At the time of the 2000 census, there were 1,802 people, 797 households, and 536 families living in the township.

The population density was 804.9 PD/sqmi. There were 838 housing units at an average density of 374.3 /sqmi.

The racial makeup of the township was 99.61% White, 0.06% African American, and 0.33% from two or more races. Hispanic or Latino of any race were 0.11%.

There were 797 households, 22.7% had children under the age of 18 living with them, 54.0% were married couples living together, 9.5% had a female householder with no husband present, and 32.7% were non-families. 28.4% of households were made up of individuals, and 11.5% were one person aged 65 or older.

The average household size was 2.26 and the average family size was 2.75.
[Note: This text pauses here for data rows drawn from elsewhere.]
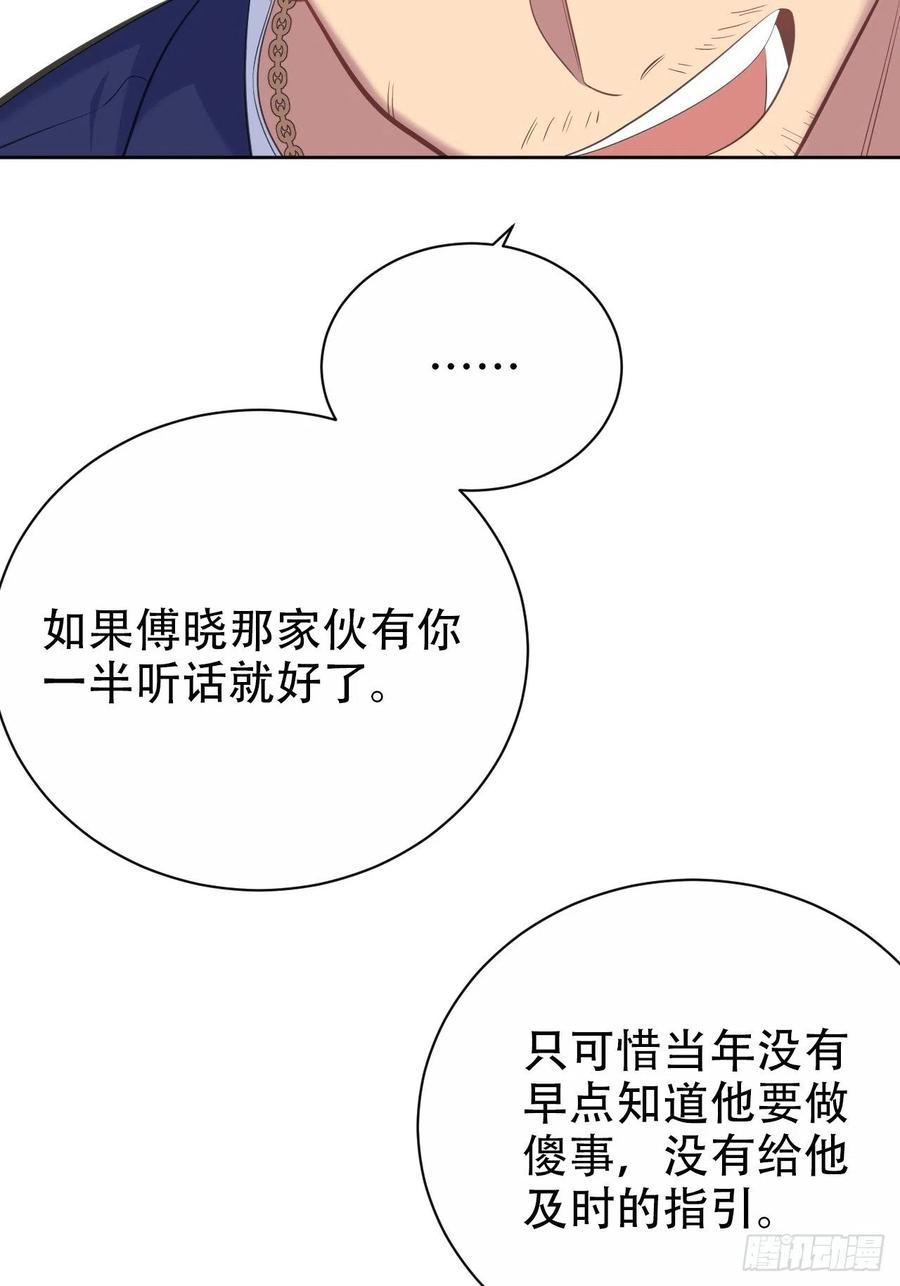 《岳父大人与甄好》67.闭上眼睛 第13页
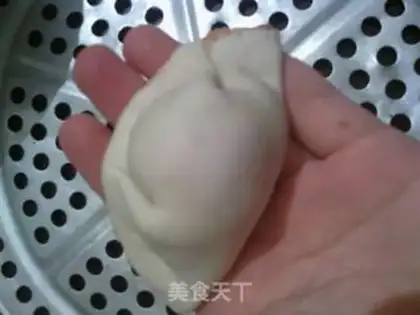 Make Leek meat dumplings step 5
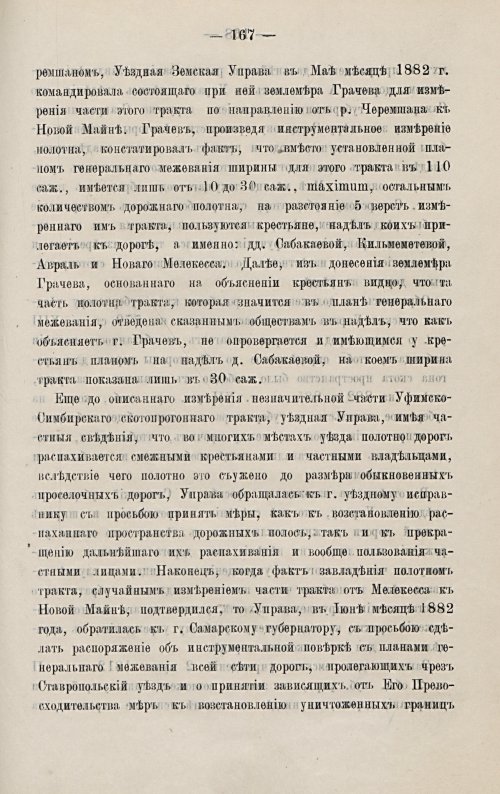 Страница 174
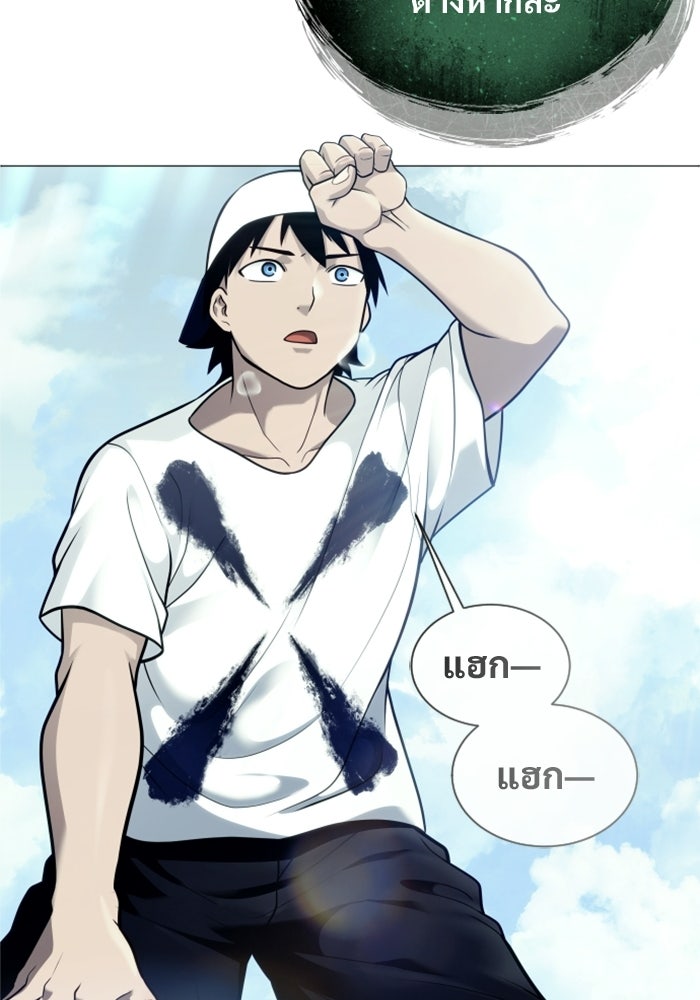 อูเร็ค มาซิโน่ - หน้า 74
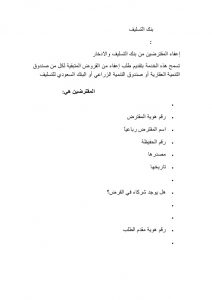 نموذج اعفاء بنك التسليف نموذج اعفاء بنك التسليف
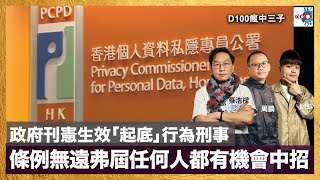 政府刊憲生效「起底」行為刑事化，條例無遠弗屆任何人都有機會中招！｜瘋中三子｜蔡浩樑，周鵬，蝌蚪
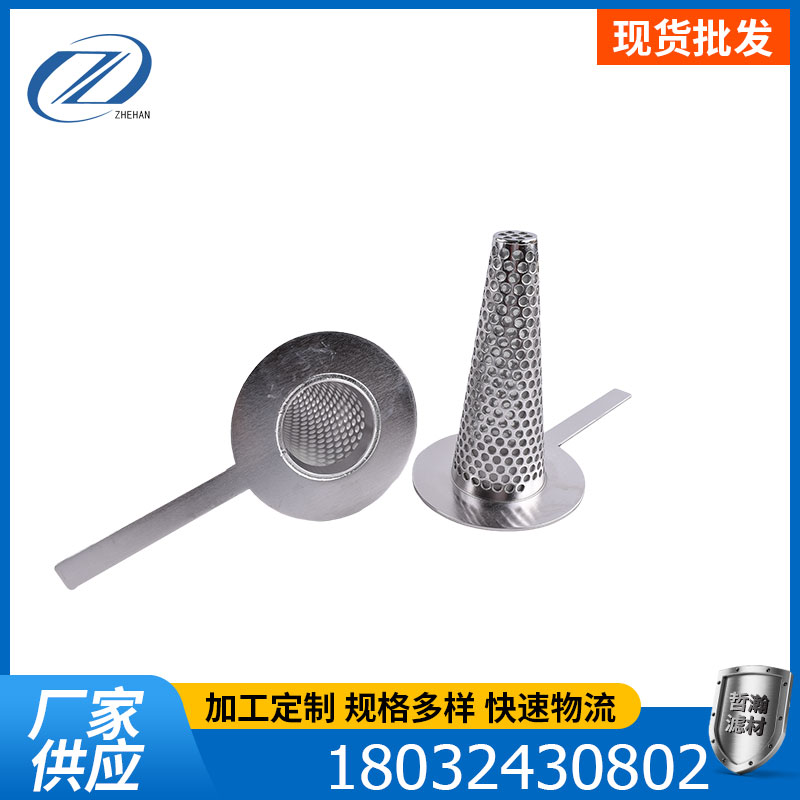 不锈钢DN25锥形石油管道化工孔板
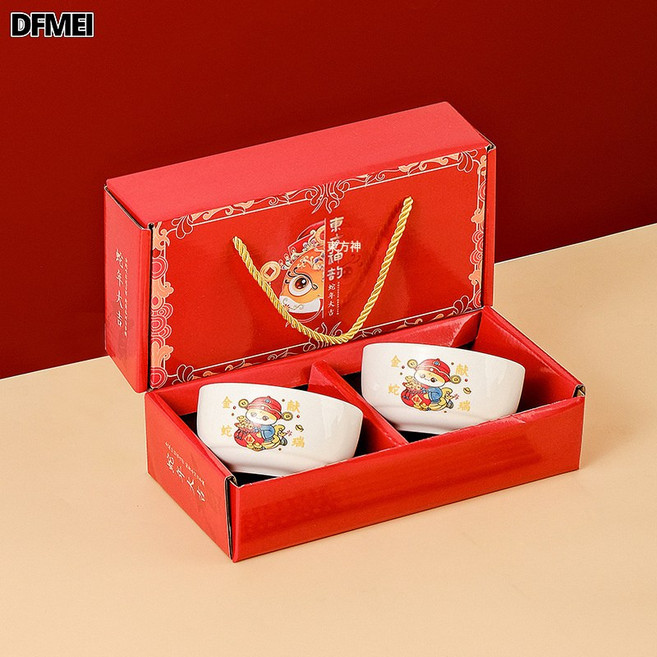 DFMEI 陶瓷碗筷碗碟套裝開業會銷小禮品家用飯碗餐具釉下彩碗具, 1個, 蛇來運轉2個碗 禮盒裝, 參考詳情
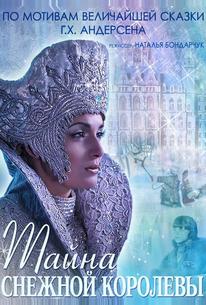 Тайна Снежной Королевы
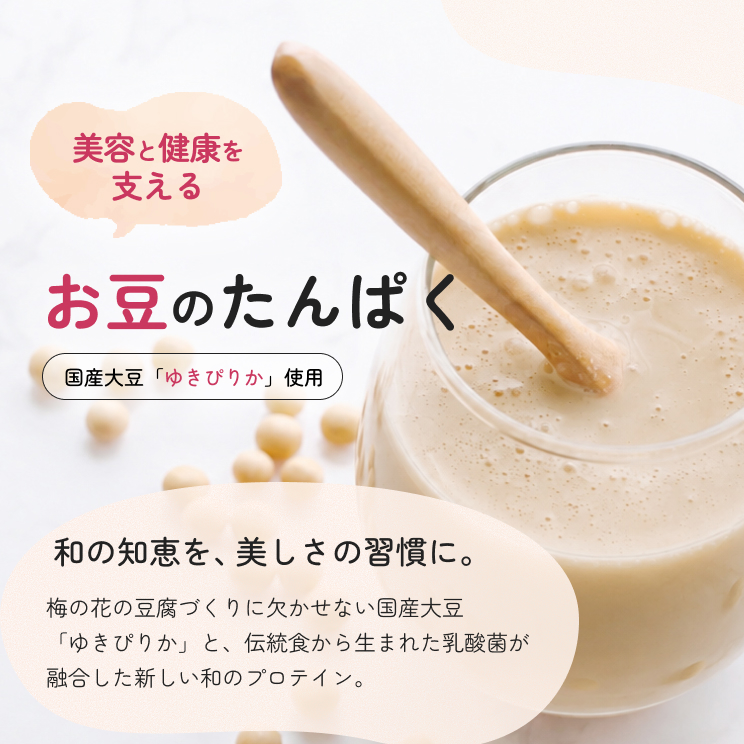 ●お豆のたんぱく(黒糖きなこ)
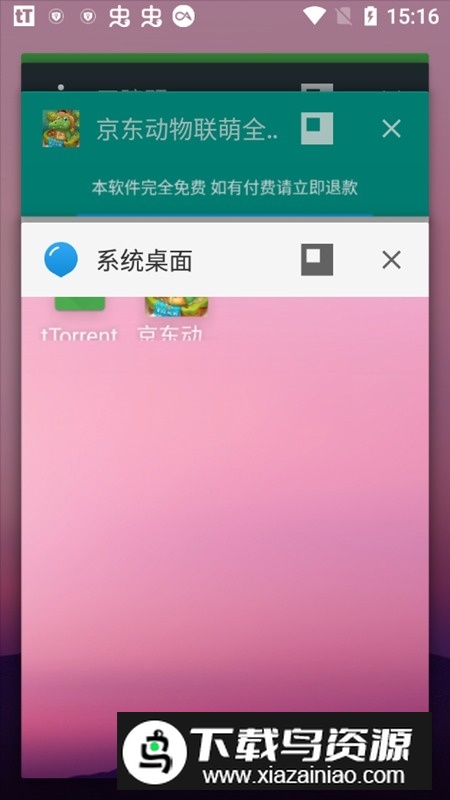 魅族21系统桌面启动器提取版截图5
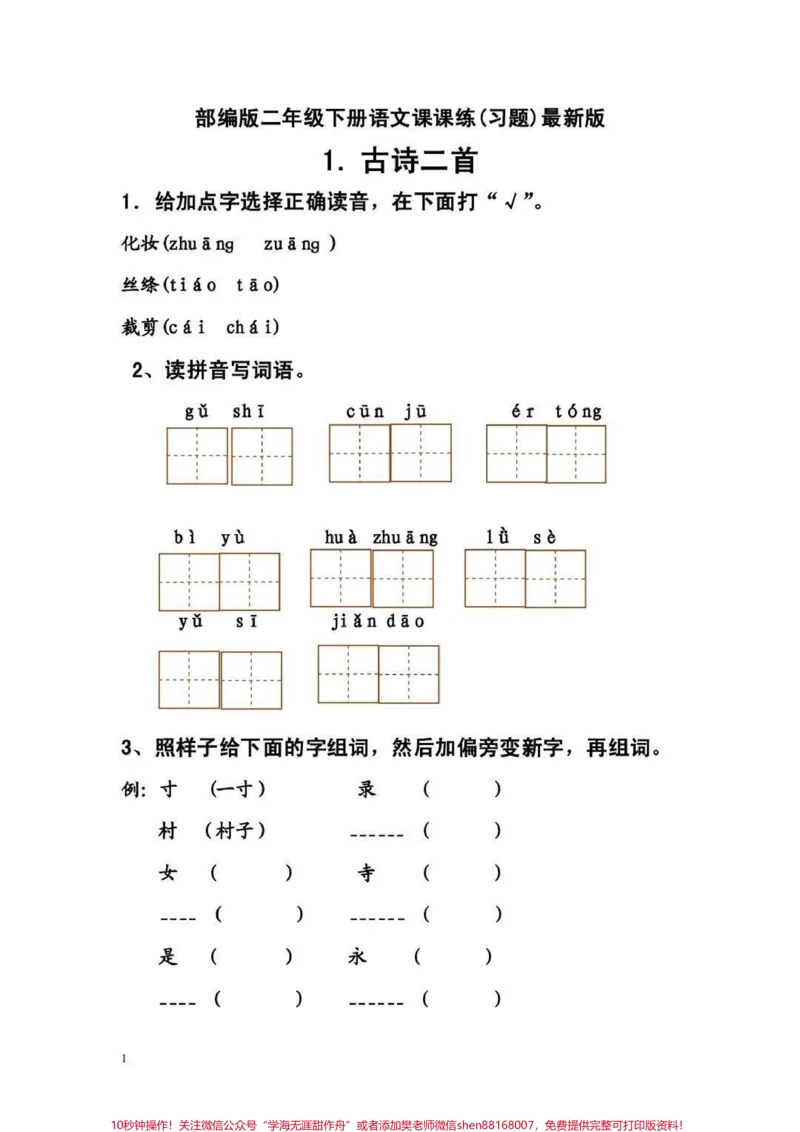 《二年级下册语文课后同步练习，收藏保存下来吧#家长收藏孩子受益#教育#二年级#学霸秘籍#学霸养成记_最新小学1-9年级各科+幼升小+综合类学习资源汇总包》第1页预览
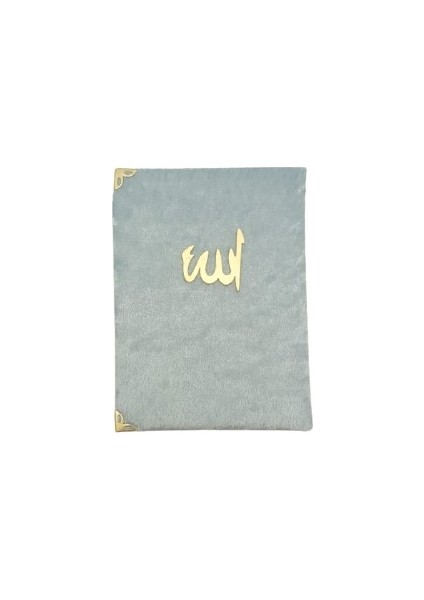 Çanta Boy Kadife Kaplı Yasin Sünger Kapak-Mavi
The age distribution was 18.6% under the age of 18, 5.2% from 18 to 24, 27.3% from 25 to 44, 28.4% from 45 to 64, and 20.5% 65 or older. The median age was 44 years.

For every 100 females, there were 92.9 males. For every 100 females age 18 and over, there were 88.2 males.

The median household income was $39,071 and the median family income was $43,269. Males had a median income of $33,472 versus $29,375 for females.

The per capita income for the township was $21,598.

Approximately 3.8% of families and 5.0% of the population were living below the poverty line, including 3.7% of those under age 18 and 4.4% of those age 65 or over.

Historical population
| Census | Pop. | Note | %± |
| 1970 | 2,218 |  | — |
| 1980 | 1,918 |  | −13.5% |
| 1990 | 1,777 |  | −7.4% |
| 2000 | 1,802 |  | 1.4% |
| 2010 | 1,636 |  | −9.2% |
| 2018 (est.) | 1,583 |  | −3.2% |
U.S. Decennial Census

==Government and politics==

Presidential election results
| Year | Republican | Democratic | Third parties |
|---|---|---|---|
| 2020 | 57% 567 | 41% 407 | 1% 13 |
| 2016 | 58% 492 | 41% 352 | 1% 7 |
| 2012 | 54% 441 | 46% 377 | 1% 4 |

==Education==
Springdale Township is served by the Allegheny Valley School District, which utilizes Springdale Jr-Sr High School.

==Recreation==
Recreational areas of Springdale Township include Agan Park, Marina Park, Harwick Park, Williams Street Park, and the Pennsylvania State Game Lands Number 203.